The physics-informed nature of our constitutive model also eliminates the requirement of large training datasets by restricting the solution space of possible surrogate model parameters based on physical laws [89]. Notably, our model works in both the low-data regime and in the limited-data regime (due to experimental limitations) allowing it to extrapolate beyond stress states seen by simple experiments. For each of the three surrogate models of this work, a reasonably good prediction accuracy over the full testing regime was obtained with relatively small-sized training datasets like the ones commonly seen in the experimental literature. In addition, the prediction accuracy generally improved when the training dataset size was increased (notably, still in the limited-data regime, utilizing synthetic data in deformation modes consistent with easily accessible experiments). On the other hand, classical ML-based mapping models resulted in very high prediction errors at low training dataset sizes, and these errors did not necessarily decrease with increasing data volume. In fact, in the hydrostatic and the isochoric dynamic loading cases, the prediction errors of these black-box models increased when large datasets were employed for training them, which coincided with highly non-physical predictions in the testing regime. Overall, even the lowest mean percent relative error of the classical mapping models, in any case, was several times the peak mean percent relative error of our surrogate models.

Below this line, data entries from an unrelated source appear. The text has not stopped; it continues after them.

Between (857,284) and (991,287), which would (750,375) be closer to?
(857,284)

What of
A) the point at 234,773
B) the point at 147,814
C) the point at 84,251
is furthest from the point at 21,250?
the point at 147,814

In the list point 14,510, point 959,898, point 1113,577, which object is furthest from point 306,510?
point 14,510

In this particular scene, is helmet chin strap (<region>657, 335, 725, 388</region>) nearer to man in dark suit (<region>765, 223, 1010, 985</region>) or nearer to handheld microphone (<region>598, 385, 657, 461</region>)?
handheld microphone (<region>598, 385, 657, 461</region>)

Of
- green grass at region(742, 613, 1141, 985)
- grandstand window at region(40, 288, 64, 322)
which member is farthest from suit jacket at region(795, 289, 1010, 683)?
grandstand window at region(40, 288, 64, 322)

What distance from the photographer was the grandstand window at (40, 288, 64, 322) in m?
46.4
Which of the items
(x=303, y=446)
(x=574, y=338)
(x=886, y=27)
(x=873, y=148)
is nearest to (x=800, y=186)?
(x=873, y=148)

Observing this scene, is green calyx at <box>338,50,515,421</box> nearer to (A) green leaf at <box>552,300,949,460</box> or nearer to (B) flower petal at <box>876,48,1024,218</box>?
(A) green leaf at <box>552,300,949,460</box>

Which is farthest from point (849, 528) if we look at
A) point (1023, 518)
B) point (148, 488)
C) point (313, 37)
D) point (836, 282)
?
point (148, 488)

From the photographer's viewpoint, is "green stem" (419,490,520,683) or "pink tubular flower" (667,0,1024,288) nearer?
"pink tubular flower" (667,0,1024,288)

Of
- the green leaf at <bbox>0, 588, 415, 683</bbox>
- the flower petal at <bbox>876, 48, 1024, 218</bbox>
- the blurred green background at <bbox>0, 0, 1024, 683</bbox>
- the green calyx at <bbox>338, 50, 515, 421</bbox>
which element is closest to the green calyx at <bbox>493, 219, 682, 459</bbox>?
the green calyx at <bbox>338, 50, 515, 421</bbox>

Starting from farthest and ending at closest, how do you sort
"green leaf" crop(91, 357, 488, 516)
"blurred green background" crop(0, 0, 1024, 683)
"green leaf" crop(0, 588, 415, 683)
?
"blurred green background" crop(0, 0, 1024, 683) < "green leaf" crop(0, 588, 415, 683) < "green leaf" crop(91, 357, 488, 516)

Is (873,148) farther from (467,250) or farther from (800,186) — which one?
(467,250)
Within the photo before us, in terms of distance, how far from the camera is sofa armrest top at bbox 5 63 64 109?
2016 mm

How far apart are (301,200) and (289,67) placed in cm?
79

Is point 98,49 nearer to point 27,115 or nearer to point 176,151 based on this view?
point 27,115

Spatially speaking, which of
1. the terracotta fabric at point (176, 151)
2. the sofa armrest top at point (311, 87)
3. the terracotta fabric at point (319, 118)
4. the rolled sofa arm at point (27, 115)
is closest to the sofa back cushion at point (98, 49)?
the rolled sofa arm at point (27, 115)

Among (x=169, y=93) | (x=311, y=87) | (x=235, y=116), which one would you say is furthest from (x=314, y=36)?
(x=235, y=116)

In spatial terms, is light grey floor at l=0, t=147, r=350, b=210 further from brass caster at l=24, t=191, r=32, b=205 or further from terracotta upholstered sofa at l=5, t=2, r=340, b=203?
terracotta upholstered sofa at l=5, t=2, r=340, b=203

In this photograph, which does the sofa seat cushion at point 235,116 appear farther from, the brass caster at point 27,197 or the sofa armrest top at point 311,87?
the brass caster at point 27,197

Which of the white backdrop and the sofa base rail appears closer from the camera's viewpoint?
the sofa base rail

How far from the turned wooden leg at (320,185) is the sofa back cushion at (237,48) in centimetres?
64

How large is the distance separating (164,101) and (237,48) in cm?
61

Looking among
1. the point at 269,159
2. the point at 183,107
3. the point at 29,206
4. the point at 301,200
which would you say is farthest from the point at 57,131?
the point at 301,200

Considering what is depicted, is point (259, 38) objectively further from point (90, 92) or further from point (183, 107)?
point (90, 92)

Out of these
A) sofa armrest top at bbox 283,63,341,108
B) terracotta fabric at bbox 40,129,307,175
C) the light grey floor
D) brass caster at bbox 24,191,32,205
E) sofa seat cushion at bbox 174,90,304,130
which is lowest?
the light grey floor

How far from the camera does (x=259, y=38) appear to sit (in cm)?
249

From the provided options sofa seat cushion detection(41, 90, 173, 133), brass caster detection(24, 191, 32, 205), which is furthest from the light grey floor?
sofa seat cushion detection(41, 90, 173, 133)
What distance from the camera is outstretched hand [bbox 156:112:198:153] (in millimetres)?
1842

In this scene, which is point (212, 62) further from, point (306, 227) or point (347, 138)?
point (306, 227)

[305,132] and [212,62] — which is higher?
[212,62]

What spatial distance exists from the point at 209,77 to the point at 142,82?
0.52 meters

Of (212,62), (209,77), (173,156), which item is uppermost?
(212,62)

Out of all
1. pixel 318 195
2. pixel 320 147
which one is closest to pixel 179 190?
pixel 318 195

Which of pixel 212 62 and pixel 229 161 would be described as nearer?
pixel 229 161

Recall that the proposed data-driven constitutive model is only applicable to short-time responses that are dominant under high strain rate deformation. Under sufficiently slow loading rates, long-time effects such as relaxation and creep become important. In addition, our current model enforces material isotropy as one of the physics-based constraints. While many soft materials (e.g., hydrogels, tissues, and elastomers) are considered isotropic, some are anisotropic (e.g., the white matter of the brain [90]). In future work, efforts to add long-time effects and anisotropy modeling capabilities in the current framework will be pursued. We will also further investigate model generalizability to 3D stress states by training our surrogate model with direct experimental data of simple deformations (e.g., tension, shear, etc.) and comparing model predictions with full-field strain data from complex mechanical experiments (e.g., large deformation indentation). Finally, we plan to explore model-free strategies and compare the results of our model-based framework with available model-free algorithms, even though we expect that it is even more challenging from the model-free perspective to generalize to unseen loading conditions.